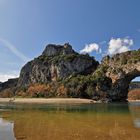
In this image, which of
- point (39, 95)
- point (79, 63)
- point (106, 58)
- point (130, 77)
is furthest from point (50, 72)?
point (130, 77)

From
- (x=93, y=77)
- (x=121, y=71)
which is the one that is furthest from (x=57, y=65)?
(x=121, y=71)

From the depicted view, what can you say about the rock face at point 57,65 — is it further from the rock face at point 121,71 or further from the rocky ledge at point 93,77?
the rock face at point 121,71

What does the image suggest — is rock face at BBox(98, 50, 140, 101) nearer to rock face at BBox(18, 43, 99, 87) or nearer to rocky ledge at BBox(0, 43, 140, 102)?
rocky ledge at BBox(0, 43, 140, 102)

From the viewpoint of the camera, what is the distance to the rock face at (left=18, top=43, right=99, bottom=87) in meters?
151

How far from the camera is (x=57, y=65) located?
159250mm

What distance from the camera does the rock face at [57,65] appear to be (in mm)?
151375

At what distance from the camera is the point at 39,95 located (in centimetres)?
13400

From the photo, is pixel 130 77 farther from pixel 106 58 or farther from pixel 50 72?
pixel 50 72

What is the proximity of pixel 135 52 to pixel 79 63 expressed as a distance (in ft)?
165

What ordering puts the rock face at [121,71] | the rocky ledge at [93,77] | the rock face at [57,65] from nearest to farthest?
the rock face at [121,71] < the rocky ledge at [93,77] < the rock face at [57,65]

====================

Directions
Copy the data above word for word, leaving out the picture.

Answer to the problem
In this image, which of
- point (39, 95)
- point (79, 63)
- point (106, 58)
- point (130, 77)
is furthest from point (50, 72)?
point (130, 77)

From
- (x=93, y=77)
- (x=121, y=71)
which is the one that is furthest from (x=57, y=65)?
(x=121, y=71)

From the depicted view, what can you say about the rock face at point 57,65 — is it further from the rock face at point 121,71 or further from the rocky ledge at point 93,77?
the rock face at point 121,71

What does the image suggest — is rock face at BBox(98, 50, 140, 101) nearer to rock face at BBox(18, 43, 99, 87) or nearer to rocky ledge at BBox(0, 43, 140, 102)?
rocky ledge at BBox(0, 43, 140, 102)

From the viewpoint of the camera, what is the distance to the rock face at (left=18, top=43, right=99, bottom=87) in meters?
151

How far from the camera is (x=57, y=65) located?
159250mm

What distance from the camera does the rock face at [57,65] appear to be (in mm)?
151375

At what distance from the camera is the point at 39,95 located (in centimetres)?
13400

From the photo, is pixel 130 77 farther from pixel 106 58 or farther from pixel 50 72?
pixel 50 72

What is the proximity of pixel 135 52 to pixel 79 63 expressed as a distance (in ft)?
165

What ordering puts the rock face at [121,71] | the rocky ledge at [93,77] | the rock face at [57,65] from nearest to farthest?
the rock face at [121,71] < the rocky ledge at [93,77] < the rock face at [57,65]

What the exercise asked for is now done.